Now, I am rather observant, and noticed his blouse hanging on a door knob, and presiding over about 6 or 7 rows of ribbons (two tours in Vietnam) was the U.S. Army parachute badge which represents the successful completion of five (5) jumps. Of course, I mentioned that to him, being that he mentioned the malfunction occurred on his fourth jump. Well, he said, when he was reasonably stabilized at the Ft Benning hospital the CG came into his room, with clip board in hand, and looked rather severe, as he began speaking to Bob (who was thinking, Cripes, they are going to make me pay for the parachute). Anyway, the General mumbled something about having sworn depositions from several witnesses, and they all swore, under oath (and probably under their breath) that they observed Bob hit the deck and he bounced at least once, therefore, the command decided that the bounce would count as a fifth jump and so awarded him the jump wings, with the caveat that under no circumstances was he to return to Ft Benning for additional training... ever. And that old sea dog went on to serve for many more years.

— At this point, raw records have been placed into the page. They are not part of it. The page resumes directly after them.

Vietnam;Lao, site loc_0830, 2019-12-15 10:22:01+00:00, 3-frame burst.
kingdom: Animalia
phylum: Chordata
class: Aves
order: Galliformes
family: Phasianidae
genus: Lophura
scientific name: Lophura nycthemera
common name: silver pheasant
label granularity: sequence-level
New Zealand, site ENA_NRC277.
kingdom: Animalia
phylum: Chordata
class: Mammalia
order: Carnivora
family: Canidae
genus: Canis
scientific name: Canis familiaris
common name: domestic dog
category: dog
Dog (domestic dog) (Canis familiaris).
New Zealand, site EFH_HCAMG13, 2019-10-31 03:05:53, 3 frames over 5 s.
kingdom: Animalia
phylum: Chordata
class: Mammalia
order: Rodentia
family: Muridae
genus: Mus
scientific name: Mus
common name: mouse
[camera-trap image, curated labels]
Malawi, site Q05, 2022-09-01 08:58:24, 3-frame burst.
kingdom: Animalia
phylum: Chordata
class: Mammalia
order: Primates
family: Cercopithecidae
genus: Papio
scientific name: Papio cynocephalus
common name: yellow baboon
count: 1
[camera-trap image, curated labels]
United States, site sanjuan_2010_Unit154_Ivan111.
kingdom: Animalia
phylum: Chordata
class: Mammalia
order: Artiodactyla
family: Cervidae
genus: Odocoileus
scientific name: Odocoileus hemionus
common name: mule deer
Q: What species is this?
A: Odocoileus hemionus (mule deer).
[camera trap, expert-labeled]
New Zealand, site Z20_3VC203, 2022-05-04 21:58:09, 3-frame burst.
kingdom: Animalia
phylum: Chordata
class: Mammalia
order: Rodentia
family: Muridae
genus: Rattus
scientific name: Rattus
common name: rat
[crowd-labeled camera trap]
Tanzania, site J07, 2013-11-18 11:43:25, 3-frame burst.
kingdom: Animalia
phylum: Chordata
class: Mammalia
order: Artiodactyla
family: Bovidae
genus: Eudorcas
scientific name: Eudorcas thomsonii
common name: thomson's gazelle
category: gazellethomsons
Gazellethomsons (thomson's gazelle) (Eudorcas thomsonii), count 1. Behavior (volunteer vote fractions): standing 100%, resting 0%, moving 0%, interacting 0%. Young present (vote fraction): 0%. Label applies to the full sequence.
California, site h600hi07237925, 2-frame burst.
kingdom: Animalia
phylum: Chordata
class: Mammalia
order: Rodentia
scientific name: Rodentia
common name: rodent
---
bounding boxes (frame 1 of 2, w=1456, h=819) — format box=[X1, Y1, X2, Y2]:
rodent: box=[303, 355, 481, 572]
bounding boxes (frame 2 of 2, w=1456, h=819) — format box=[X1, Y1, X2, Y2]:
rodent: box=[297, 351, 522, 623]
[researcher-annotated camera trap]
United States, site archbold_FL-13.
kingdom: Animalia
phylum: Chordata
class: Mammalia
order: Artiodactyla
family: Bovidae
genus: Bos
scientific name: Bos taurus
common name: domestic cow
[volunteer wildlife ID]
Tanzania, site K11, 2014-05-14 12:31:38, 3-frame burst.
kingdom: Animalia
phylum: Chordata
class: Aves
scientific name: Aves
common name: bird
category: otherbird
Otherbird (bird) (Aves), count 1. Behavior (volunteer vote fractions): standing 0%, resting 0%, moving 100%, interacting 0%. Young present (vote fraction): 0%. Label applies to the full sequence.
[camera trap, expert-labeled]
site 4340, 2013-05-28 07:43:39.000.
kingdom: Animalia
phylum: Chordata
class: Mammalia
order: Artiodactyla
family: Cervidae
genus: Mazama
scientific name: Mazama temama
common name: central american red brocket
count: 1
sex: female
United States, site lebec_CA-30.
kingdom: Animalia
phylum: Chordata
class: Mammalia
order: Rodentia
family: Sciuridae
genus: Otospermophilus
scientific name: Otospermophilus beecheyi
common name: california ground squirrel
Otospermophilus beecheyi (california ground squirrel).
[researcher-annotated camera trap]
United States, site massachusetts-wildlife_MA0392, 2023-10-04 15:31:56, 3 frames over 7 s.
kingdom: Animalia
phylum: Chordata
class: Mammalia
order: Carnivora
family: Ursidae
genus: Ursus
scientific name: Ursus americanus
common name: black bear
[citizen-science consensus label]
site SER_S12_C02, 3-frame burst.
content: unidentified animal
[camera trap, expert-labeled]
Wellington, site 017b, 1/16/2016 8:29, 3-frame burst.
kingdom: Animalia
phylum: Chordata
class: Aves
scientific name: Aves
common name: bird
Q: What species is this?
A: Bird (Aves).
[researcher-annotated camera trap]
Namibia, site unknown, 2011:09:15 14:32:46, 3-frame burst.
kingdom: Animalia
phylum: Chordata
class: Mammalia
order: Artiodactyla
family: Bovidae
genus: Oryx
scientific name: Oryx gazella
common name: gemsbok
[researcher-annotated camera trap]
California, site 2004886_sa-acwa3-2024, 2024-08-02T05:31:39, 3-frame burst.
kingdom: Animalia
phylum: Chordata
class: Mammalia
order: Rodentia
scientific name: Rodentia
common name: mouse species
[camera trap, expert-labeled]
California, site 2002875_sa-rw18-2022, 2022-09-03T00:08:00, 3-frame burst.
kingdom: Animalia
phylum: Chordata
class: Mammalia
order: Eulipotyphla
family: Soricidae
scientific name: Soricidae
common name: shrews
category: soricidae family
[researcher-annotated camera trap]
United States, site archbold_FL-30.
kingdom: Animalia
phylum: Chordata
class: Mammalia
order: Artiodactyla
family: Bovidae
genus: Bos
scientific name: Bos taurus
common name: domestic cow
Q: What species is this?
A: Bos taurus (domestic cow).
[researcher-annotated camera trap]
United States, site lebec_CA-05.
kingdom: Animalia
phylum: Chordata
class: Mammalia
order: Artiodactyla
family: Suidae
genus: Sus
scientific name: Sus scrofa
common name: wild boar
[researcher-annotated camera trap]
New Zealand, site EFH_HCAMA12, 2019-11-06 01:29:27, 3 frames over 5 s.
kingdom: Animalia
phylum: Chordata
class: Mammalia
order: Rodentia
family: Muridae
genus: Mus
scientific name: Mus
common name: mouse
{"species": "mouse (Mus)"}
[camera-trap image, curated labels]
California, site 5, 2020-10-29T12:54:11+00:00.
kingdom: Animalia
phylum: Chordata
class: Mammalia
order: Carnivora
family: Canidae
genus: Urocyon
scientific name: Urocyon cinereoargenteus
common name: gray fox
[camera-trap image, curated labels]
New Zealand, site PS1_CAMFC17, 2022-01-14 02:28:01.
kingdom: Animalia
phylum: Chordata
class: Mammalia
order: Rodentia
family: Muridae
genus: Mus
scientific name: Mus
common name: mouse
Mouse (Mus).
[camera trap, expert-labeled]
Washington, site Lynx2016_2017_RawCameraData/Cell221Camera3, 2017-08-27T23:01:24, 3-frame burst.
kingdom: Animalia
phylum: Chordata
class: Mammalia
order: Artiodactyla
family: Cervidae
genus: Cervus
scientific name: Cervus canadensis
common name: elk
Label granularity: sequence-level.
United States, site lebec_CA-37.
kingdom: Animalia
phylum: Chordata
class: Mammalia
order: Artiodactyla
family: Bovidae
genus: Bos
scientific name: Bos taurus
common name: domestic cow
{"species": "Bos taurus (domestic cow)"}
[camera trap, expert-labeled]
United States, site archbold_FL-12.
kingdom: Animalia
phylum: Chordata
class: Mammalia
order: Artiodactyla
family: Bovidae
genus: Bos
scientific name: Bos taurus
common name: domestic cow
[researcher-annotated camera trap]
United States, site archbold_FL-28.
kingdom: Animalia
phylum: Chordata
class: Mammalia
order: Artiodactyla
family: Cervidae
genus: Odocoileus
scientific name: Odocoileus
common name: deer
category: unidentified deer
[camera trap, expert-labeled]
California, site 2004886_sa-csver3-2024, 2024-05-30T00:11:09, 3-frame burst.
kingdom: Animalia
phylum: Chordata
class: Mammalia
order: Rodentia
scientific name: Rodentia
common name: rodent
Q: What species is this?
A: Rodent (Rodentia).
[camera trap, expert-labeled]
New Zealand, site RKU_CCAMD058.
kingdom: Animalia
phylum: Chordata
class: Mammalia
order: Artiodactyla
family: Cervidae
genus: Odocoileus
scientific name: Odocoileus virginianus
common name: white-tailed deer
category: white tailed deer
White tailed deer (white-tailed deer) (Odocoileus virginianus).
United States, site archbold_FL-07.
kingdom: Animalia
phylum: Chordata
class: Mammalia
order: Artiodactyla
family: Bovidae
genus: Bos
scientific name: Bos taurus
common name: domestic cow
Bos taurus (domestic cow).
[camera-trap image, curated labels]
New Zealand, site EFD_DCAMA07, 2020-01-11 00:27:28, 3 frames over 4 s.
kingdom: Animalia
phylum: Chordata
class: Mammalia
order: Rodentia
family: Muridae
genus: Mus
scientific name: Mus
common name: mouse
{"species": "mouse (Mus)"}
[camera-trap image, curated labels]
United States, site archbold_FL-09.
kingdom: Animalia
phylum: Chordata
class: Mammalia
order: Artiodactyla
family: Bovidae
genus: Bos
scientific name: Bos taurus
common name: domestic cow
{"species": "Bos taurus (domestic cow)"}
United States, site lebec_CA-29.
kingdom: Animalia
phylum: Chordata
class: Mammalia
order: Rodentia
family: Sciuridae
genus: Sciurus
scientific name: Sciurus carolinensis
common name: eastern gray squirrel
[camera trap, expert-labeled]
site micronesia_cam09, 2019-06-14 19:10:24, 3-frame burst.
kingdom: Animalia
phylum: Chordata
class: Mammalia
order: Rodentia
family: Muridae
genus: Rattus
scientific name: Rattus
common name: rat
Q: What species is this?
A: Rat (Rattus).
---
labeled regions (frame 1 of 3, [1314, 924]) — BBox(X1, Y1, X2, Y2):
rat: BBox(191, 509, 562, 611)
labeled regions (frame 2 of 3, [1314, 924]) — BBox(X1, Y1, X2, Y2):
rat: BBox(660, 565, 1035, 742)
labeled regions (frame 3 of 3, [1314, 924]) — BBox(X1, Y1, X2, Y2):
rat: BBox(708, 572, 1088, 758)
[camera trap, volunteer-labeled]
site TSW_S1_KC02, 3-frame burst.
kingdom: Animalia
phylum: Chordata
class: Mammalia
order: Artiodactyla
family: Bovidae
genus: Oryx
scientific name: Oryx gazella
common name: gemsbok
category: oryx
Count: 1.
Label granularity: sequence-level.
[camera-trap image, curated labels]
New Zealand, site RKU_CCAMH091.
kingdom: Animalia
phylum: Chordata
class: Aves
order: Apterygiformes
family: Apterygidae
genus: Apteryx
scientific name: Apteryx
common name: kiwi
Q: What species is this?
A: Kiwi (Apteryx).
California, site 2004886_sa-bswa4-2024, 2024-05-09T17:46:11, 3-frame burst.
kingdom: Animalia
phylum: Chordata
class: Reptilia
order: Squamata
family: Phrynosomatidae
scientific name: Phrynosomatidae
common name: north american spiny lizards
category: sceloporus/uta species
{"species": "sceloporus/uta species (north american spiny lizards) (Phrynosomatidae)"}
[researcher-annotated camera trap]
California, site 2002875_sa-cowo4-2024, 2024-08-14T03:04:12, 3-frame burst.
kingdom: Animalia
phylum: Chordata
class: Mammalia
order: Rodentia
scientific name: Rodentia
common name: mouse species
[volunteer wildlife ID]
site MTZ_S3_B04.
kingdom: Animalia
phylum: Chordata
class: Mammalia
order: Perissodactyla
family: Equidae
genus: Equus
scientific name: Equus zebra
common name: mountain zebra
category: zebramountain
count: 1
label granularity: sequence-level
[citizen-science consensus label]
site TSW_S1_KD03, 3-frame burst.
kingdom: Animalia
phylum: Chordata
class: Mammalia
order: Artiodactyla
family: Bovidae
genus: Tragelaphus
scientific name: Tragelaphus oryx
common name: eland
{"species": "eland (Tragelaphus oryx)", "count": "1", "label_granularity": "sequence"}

We saw Bob at the first reunion in 46 years of The Warrant Officer Basic Course of 1966, at Quantico, VA, 26 Aug 2012. He looked good, healthy and as full of the dickens as ever. And I would like to add, the gathering enjoyed the freebies that Sgt Grit showered on our little band of brothers, 34 in attendance, in wheelchairs, canes, and on two feet... more or less.
Respectfully submitted,

                    Will Clifford
                    Capt., USMC (Ret)
                    Jul '67 - Aug '68
P.S. I was recalled to active duty Feb 1988 after 15 years of "retirement" which reminded me of why I got out on 20!